Last week I decided to write at least a sentence a day, every day, for the whole week. There were no other parameters – the sentences didn’t have to be about any specific thing or reach any specific length. They just had to get written.
April 6, 2024
Saturday
My roommate is out and I haven’t spoken to anyone all day. I did say “oh” out loud to myself when I clicked on some yarn and found out it costs $40 a skein. I’ve sent 46 text messages.1
Sunday
I haven’t written a short story since 2022. I reread one that I never published and am dissatisfied with it. I’m often dissatisfied with my shorter writing. There’s something too limiting about it – like I don’t have enough room to really sink into the story. When I’m writing a play or a novel it’s not until I get to the end of the first draft that I finally figure out what the thing is supposed to sound like. I have to stumble through a lot of words before I find my footing. (Probably this means that I need to spend more time on my short stories, but honestly I just don’t like them that much.)
Monday
The solar eclipse is today. I don’t have the special glasses, and neither do any of my neighbors, but we sit on our stoops and wait for the peak anyway. When the moment finally comes, there are too many clouds to see the sun. We trickle back into our houses without speaking. Rarely do you get treated to a cosmic disappointment.
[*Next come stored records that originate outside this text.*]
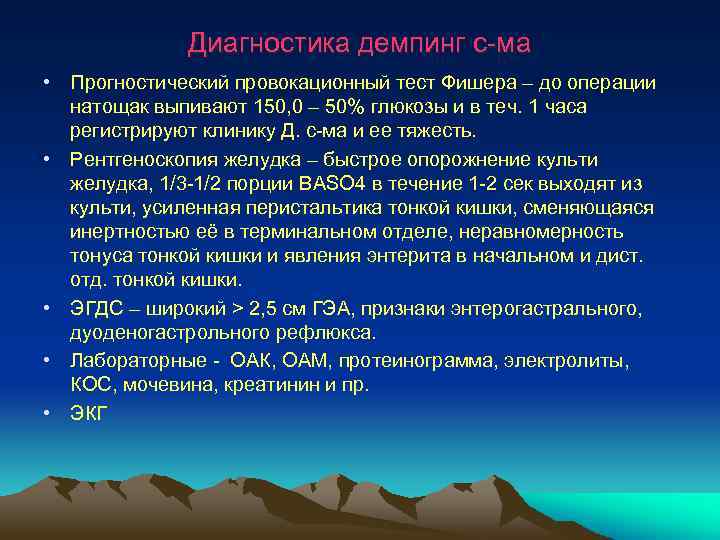 Диагностика демпинг с-ма

• Прогностический провокационный тест Фишера – до операции натощак выпивают 150,0 – 50% глюкозы и в теч. 1 часа регистрируют клинику Д. с-ма и ее тяжесть.

• Рентгеноскопия желудка – быстрое опорожнение культи желудка, 1/3-1/2 порции BASO4 в течение 1-2 сек выходят из культи, усиленная перистальтика тонкой кишки, сменяющаяся инертностью её в терминальном отделе, неравномерность тонуса тонкой кишки и явления энтерита в начальном и дист. отд. тонкой кишки.

• ЭГДС – широкий > 2,5 см ГЭА, признаки энтерогастрального, дуоденогастрольного рефлюкса.

• Лабораторные - ОАК, ОАМ, протеинограмма, электролиты, КОС, мочевина, креатинин и пр.

• ЭКГ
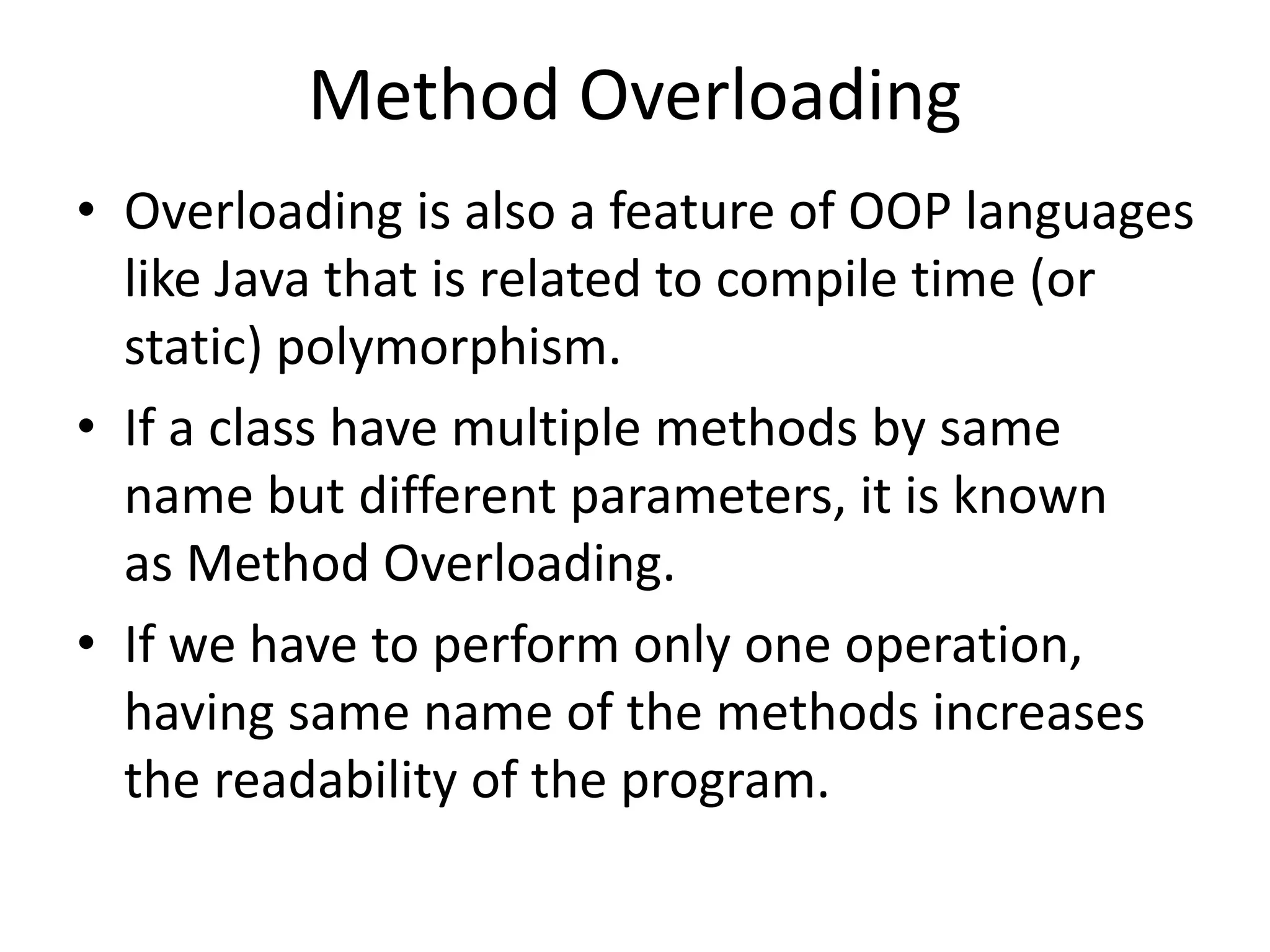 Method Overloading

• Overloading is also a feature of OOP languages like Java that is related to compile time (or static) polymorphism.

• If a class have multiple methods by same name but different parameters, it is known as Method Overloading.

• If we have to perform only one operation, having same name of the methods increases the readability of the program.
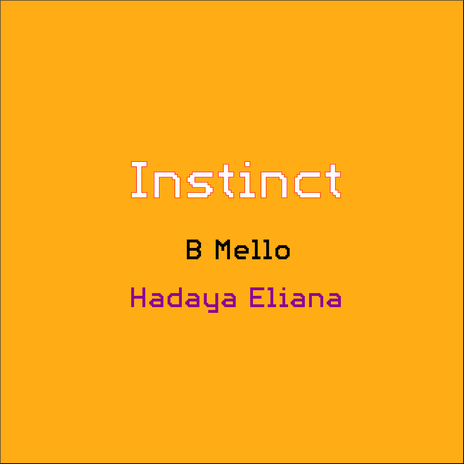 Instinct

B Mello

Hadaya Eliana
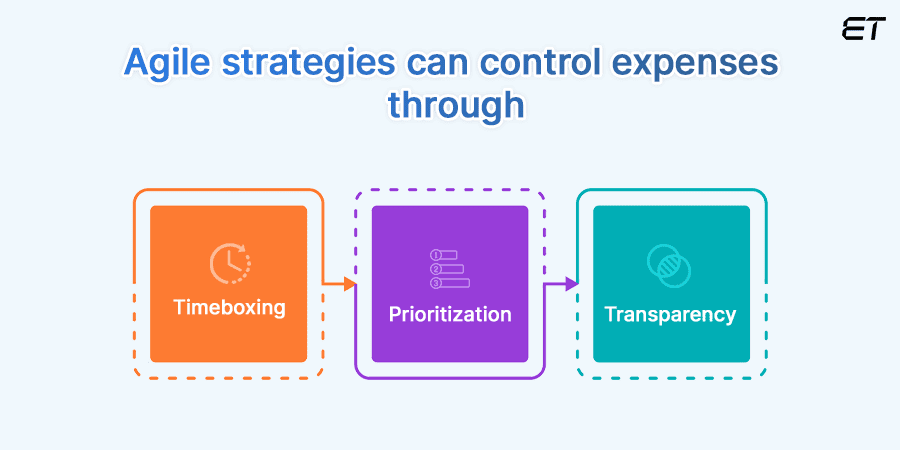 ET

Agile strategies can control expenses through

Timeboxing

1
2
3

Prioritization

Transparency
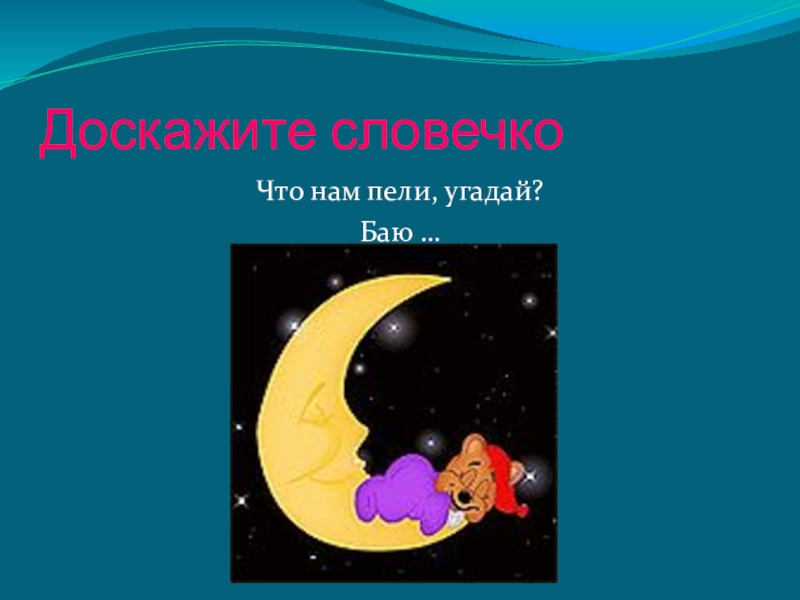 Доскажите словечко

Что нам пели, угадай?

Баю …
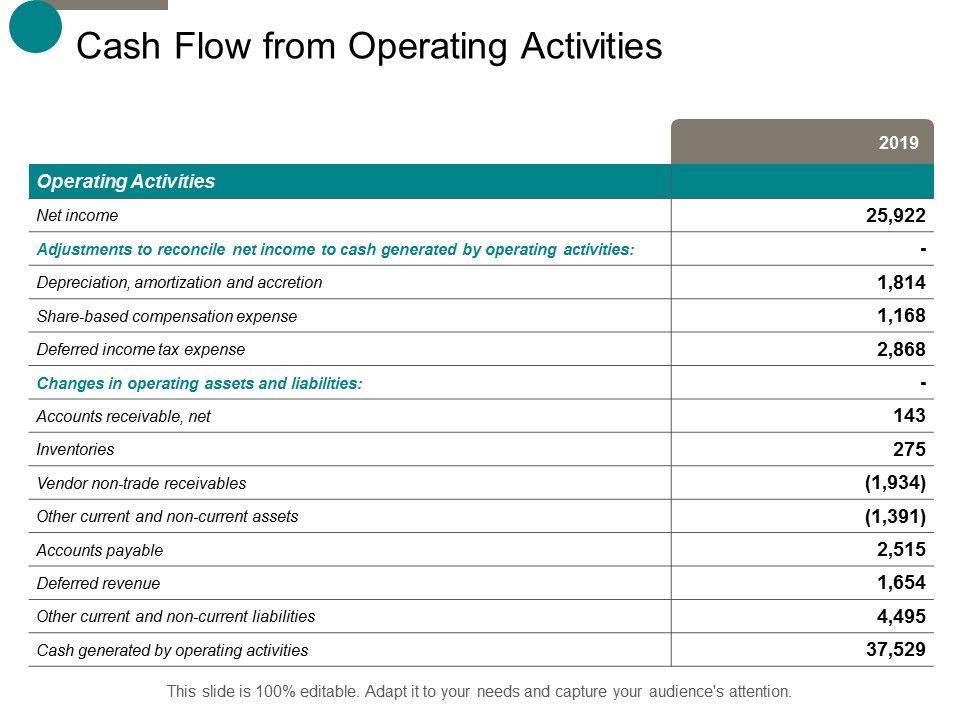 Cash Flow from Operating Activities

|  | 2019 |
|---|---|
| Operating Activities |  |
| Net income | 25,922 |
| Adjustments to reconcile net income to cash generated by operating activities: | - |
| Depreciation, amortization and accretion | 1,814 |
| Share-based compensation expense | 1,168 |
| Deferred income tax expense | 2,868 |
| Changes in operating assets and liabilities: | - |
| Accounts receivable, net | 143 |
| Inventories | 275 |
| Vendor non-trade receivables | (1,934) |
| Other current and non-current assets | (1,391) |
| Accounts payable | 2,515 |
| Deferred revenue | 1,654 |
| Other current and non-current liabilities | 4,495 |
| Cash generated by operating activities | 37,529 |

This slide is 100% editable. Adapt it to your needs and capture your audience's attention.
I listen to Total Eclipse of the Heart six times.
Tuesday
My roommate Heather and I are playing Midnight In Salem, the widely hated most recent Nancy Drew game. We spend forever decrypting a note only to find out it’s a to-do list, inexplicably written in code.
“What the fuck was the point?” Heather says.
Wednesday
It’s the kind of day where I feel like I’m just slipping through life, waiting for something to happen.
Thursday
I know I want something, but what do I want?
Friday
It makes sense to me that so many writers are recluses. You spend enough time alone with your thoughts and they all start to seem significant.
Saturday, Again
I finish reading a book about a man who has forgotten who he is. A few minutes later I turn on the radio and hear a story about a girl with an unusually detailed memory. The girl describes the burden of never being able to forget certain moments. The radio host picks a random date several years ago and the girl says she gave a presentation in English class that day and had beef stroganoff for dinner.
What makes us who we are? If we’ve forgotten everything, are we still ourselves? And since memory rarely goes all at once, at what point of forgetting do you stop being you?
My grandma developed Alzheimer’s when I was very young. I assume she forgot me, but the ironic truth is that I can’t remember. I have no painful memories of her, just a vague sense of her presence and an image of the garden behind her house. Here’s another question about memory: how do you grieve someone you can’t remember?
A heavy place to end things maybe, but Saturday marks a full week’s worth of sentences. This was an interesting challenge, forcing me to reflect on days that didn’t feel particularly noteworthy and find something to say about them. I may do it again. For now, though, that’s it.